News of possible advances in dealing with the scourge of Alzheimer’s usually attract cautious optimism from other scientists.

Such is the case with Marcie Glicksman, Ph.D., a neuroscientist who has spent more than 20 years working on developing therapeutics for neurodegenerative diseases and is currently vice president of biology at Orig3n in Boston.

Orig3n is a biotechnology company devoted to the understanding and treatment of rare genetic diseases.

“Any new compelling target for Alzheimer’s disease has my vote to move forward as a possible therapeutic strategy,” Glicksman told Healthline. “The fact that they have a compound that shows activity in multiple animal models is a positive, but since we don’t have any indication that one or more of the animal models for Alzheimer’s disease is predictive for impacting the disease, it is still unclear how to weigh this evidence.”

She said it was critically important to use the animals to help predict possible toxicities as well as to understand how the compound is affecting the target.
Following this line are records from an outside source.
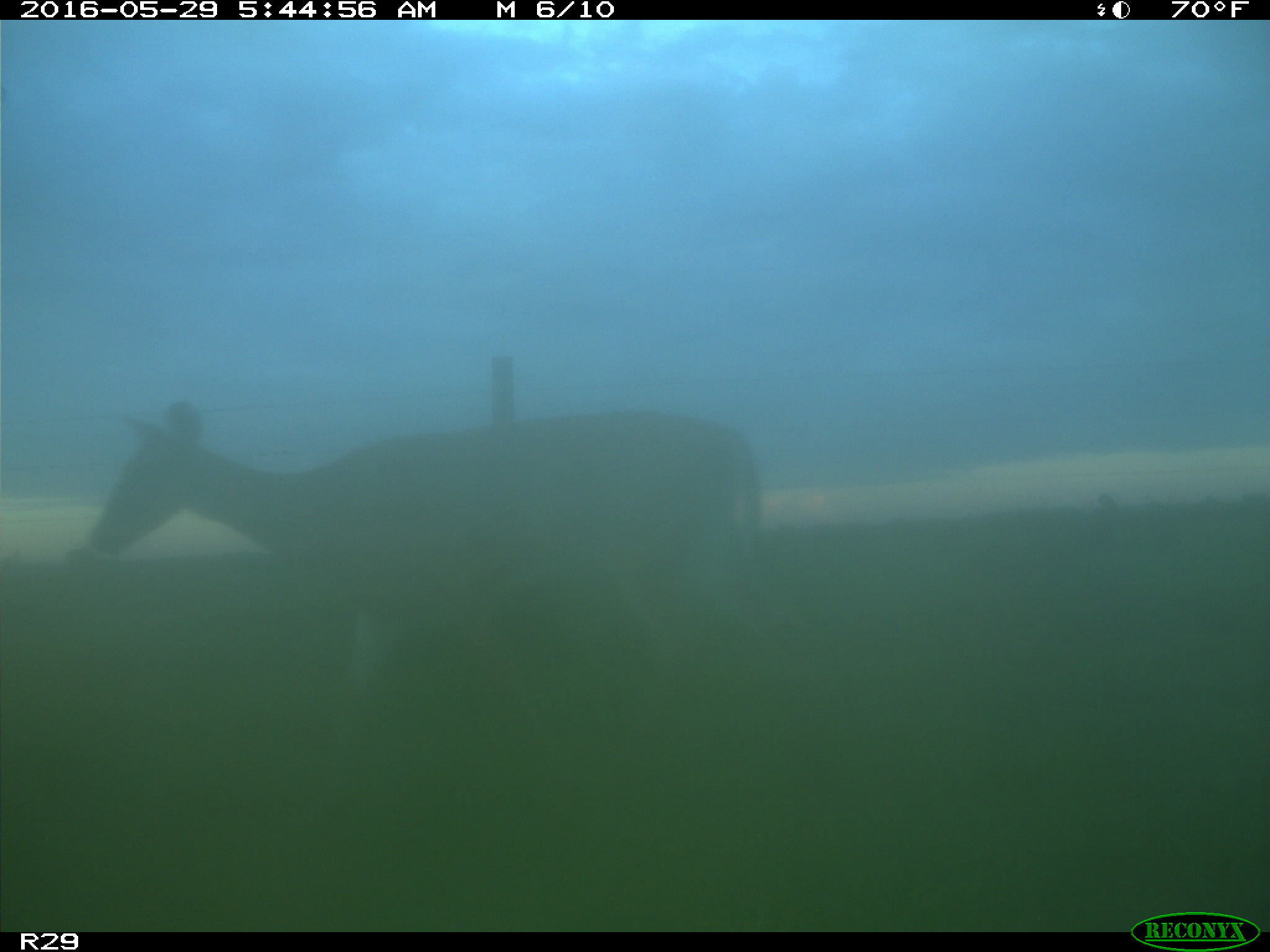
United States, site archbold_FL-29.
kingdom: Animalia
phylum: Chordata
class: Mammalia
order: Artiodactyla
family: Cervidae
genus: Odocoileus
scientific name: Odocoileus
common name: deer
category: unidentified deer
Unidentified deer (deer) (Odocoileus).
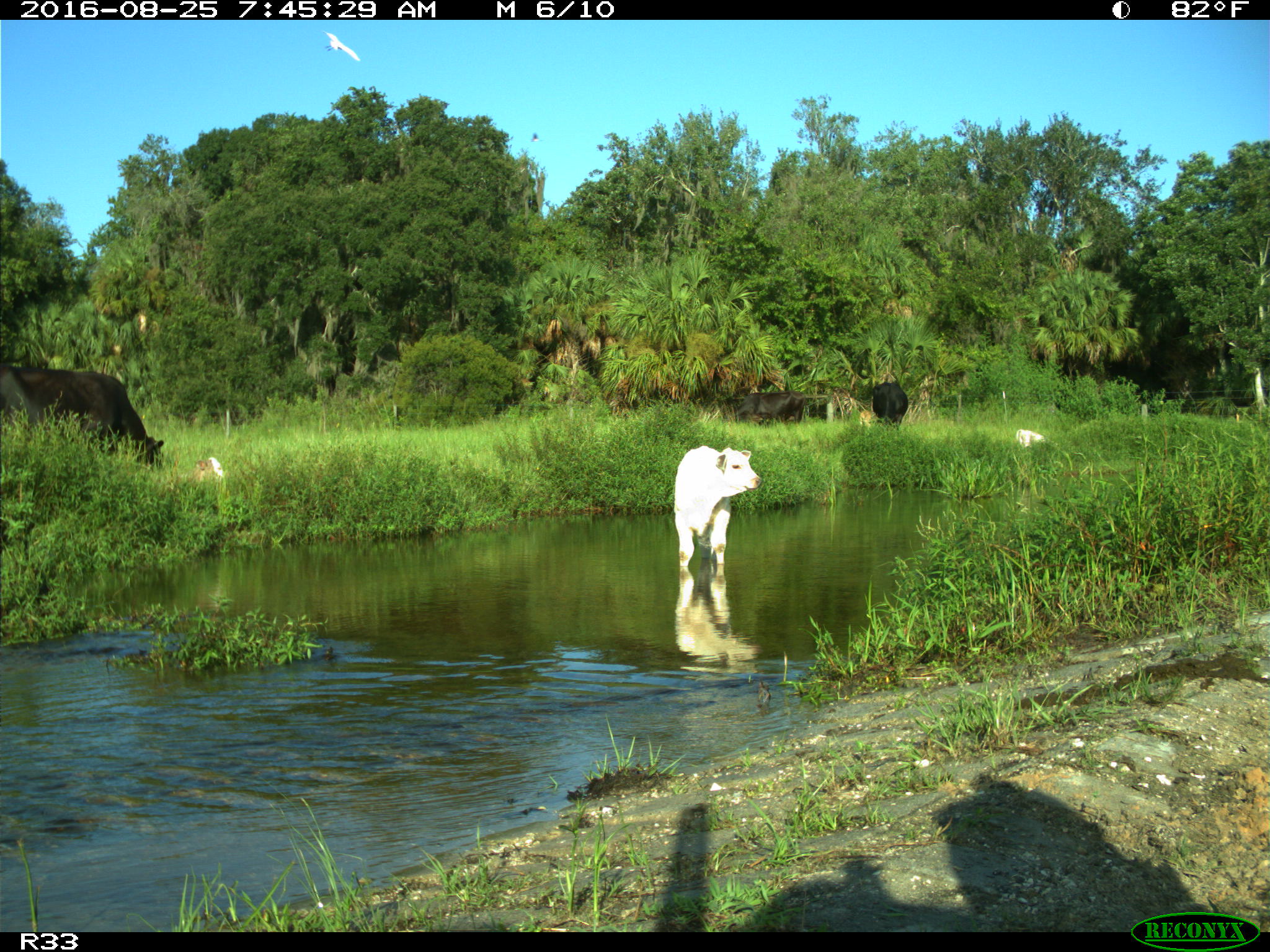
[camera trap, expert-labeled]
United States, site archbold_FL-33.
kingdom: Animalia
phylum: Chordata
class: Mammalia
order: Artiodactyla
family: Bovidae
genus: Bos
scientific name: Bos taurus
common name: domestic cow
Bos taurus (domestic cow).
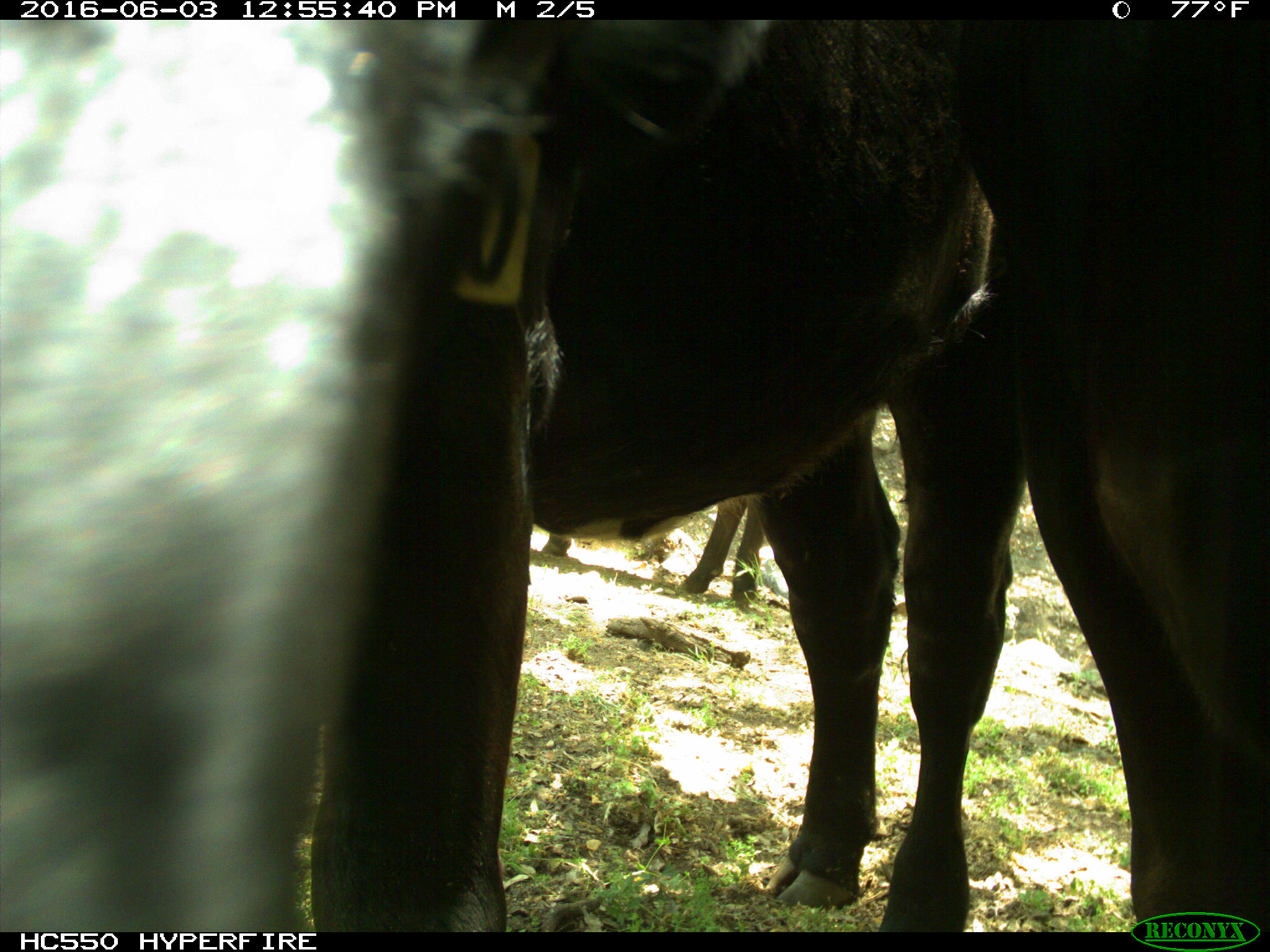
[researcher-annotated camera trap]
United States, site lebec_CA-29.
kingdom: Animalia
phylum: Chordata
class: Mammalia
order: Artiodactyla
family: Bovidae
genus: Bos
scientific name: Bos taurus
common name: domestic cow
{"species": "Bos taurus (domestic cow)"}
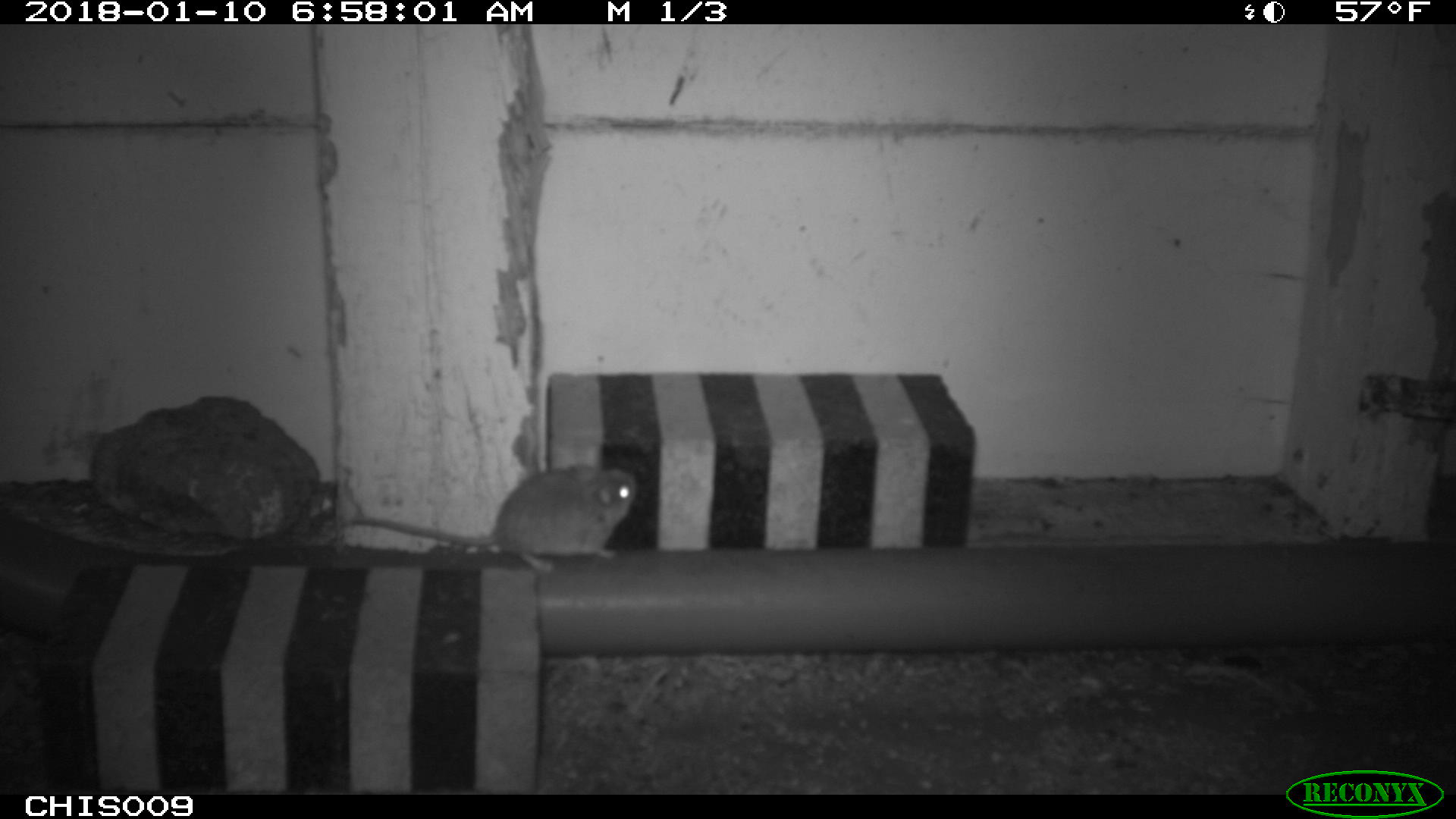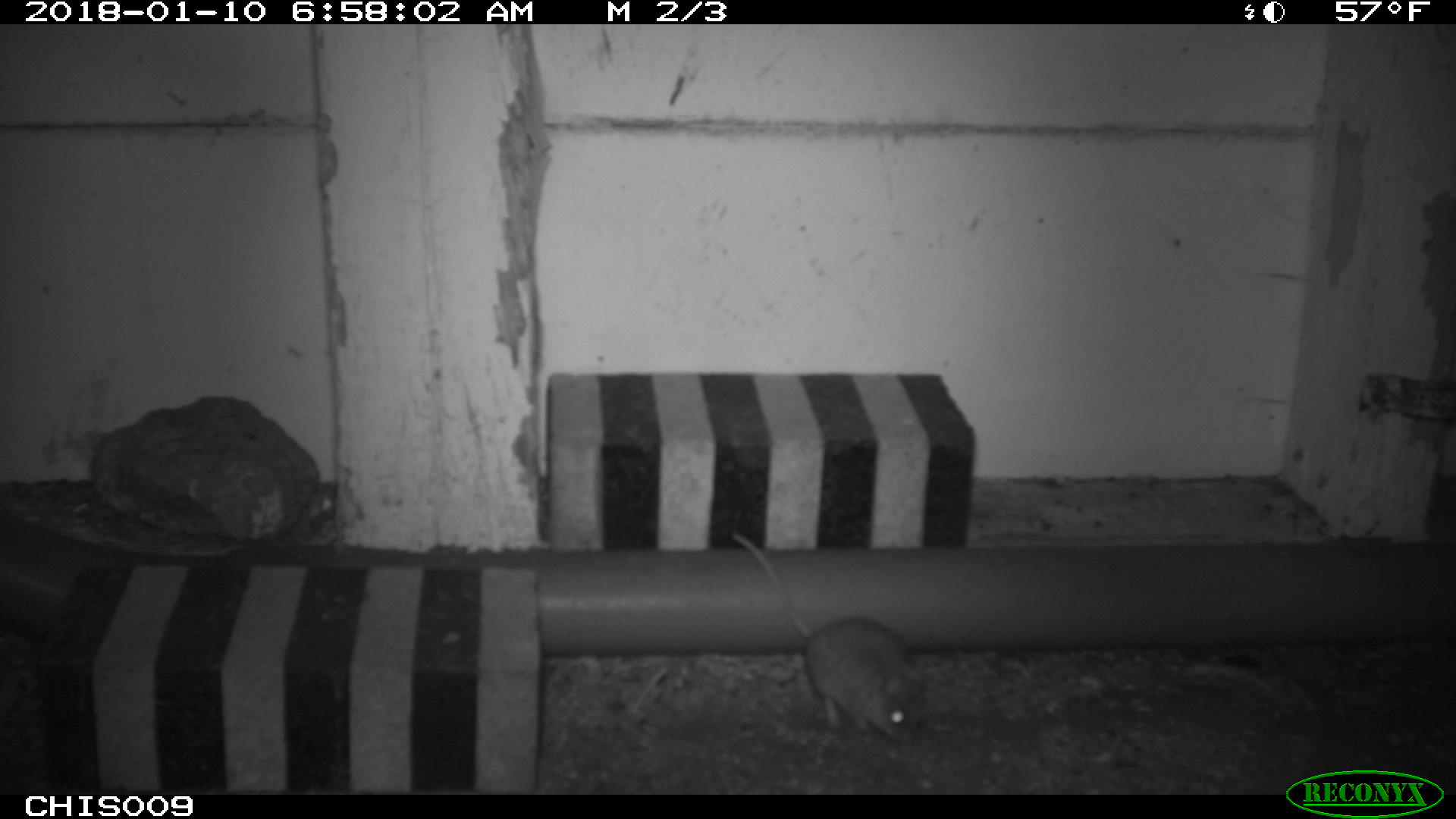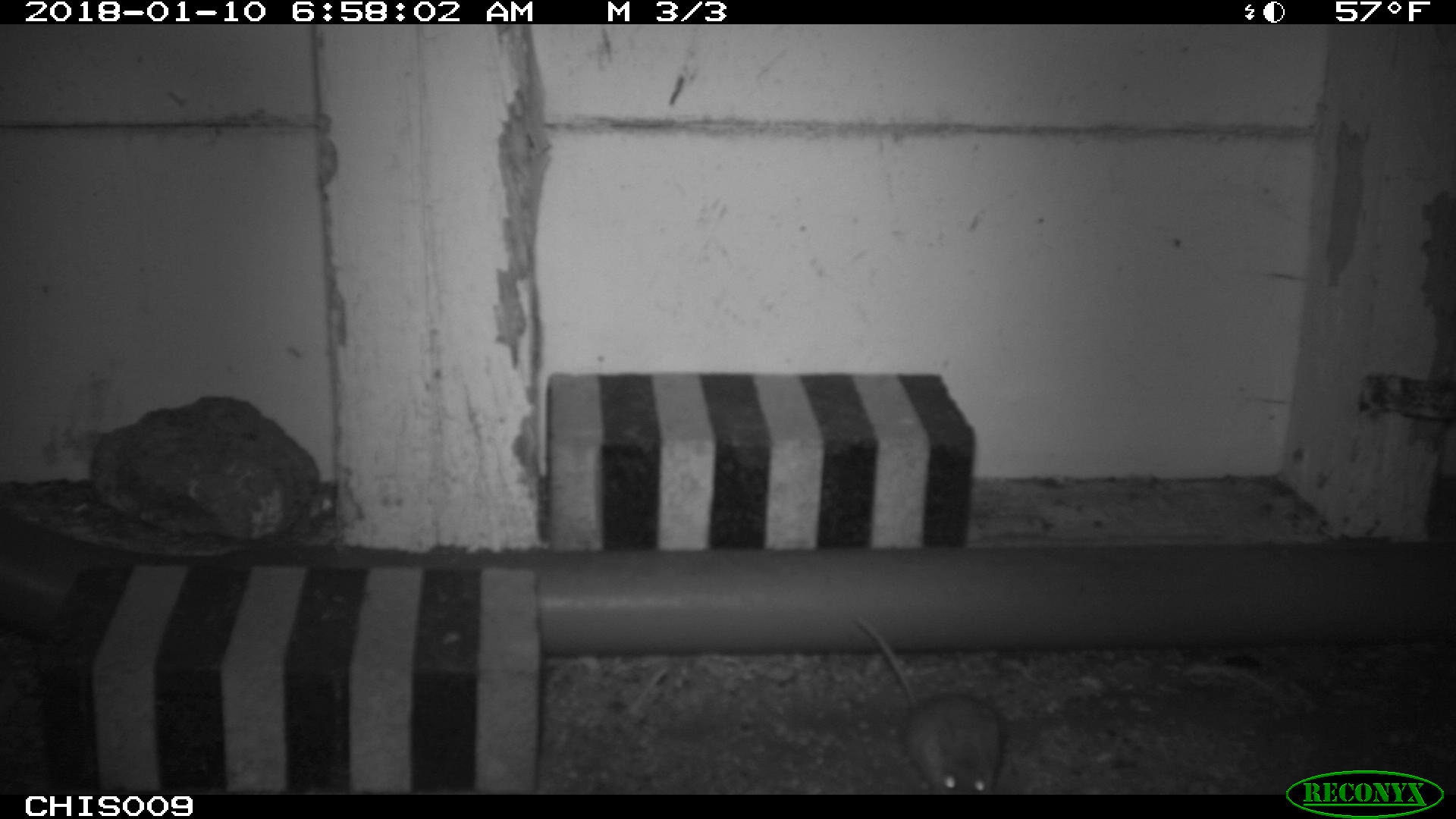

“The important next steps are to understand about the biology of the target in vivo in order to understand how it may be helpful to counter the functional deficits in Alzheimer’s disease,” said Glicksman. “It is also important to work out a target-related biomarker that can be used when a drug first goes into humans to establish that your drug is modulating the target in humans and determine the best dose.”

Because GPR3 is involved in signal transduction pathways, it has the potential for many pleiotropic effects (that is, the production by a single gene of two or more apparently unrelated effects).

To make that point, Glicksman cited an October 2015 study in Scientific Reports indicating that mice lacking GPR3 become obese as they age. So it is important to understand what types of unintended consequences any new compound could have.